Internal links help visitors navigate and tell Google which pages on your site matter most. Pages that are hard to reach from the homepage tend to rank lower, not because the content is bad but because Google has fewer signals pointing toward them.
One of the most straightforward ways to optimize your conversion rate is to improve your user experience. If your most important pages are buried behind multiple menus or subcategories, that’s worth fixing.
Also: Check whether your blog posts link to relevant product or category pages. A post about how to choose a hiking boot should link to your hiking boot category page.
Step 11: Evaluate Your Blog Content (Honestly)
If you don’t have a company blog, start one. Publishing useful content about your product category gives Google more evidence that your site is a credible source that people should see.
If you do have a blog, open your five most recent posts and read the first few paragraphs of each.
Two questions matter:
Would a potential customer find this useful?
A post that gives readers a clear answer to a real question keeps them on your site. One that doesn’t sends them back to Google, and that’s a signal Google notices.
Does it say something no other article says?
Google’s Information Gain rubric rewards content that adds something new (a data point from your own customers, a specific opinion on a common question, a process only your team knows). Posts that restate what’s already ranking tend to fall behind the ones that add to the conversation.
If your posts are thin, generic, or years out of date, flag them. They may be pulling your site down more than helping it.
Related: The ROI of Search Engine Optimization in the AI Era
Part Two: A More Comprehensive Ecommerce SEO Audit
The eleven steps above will tell you a lot about your website’s SEO.
A missing SSL certificate, a blocked robots.txt page, a category page that takes four seconds to load on a phone. These are real problems with real fixes, and even a non-technical founder can audit them in an afternoon.

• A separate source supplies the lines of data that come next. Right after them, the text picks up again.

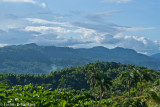 Jamaica's Backbone - Blue Mountains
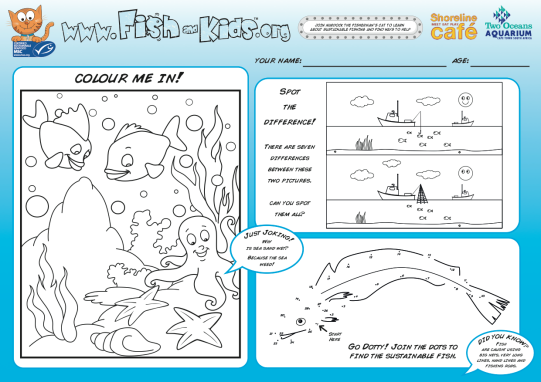 Shoreline Activity Sheet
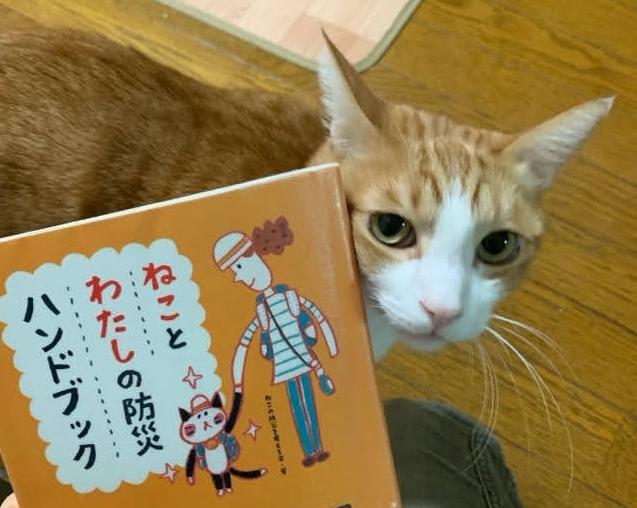 今からでも始めたい【猫との防災対策】イメージして備えることが大事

A full website audit goes much further.
Below is a closer look at what a more thorough audit covers. Not a step-by-step walkthrough, but a general overview.
If you’re working with an SEO agency, this is the kind of work happening on our side of things.
If you’re doing it yourself, it’s a starting point for knowing what to look for.
Technical SEO
Technical SEO is about making sure Google can find, access, and understand your site.
Most technical issues are invisible to the naked eye, which is why they’re easy to miss and can go unfixed for a long time.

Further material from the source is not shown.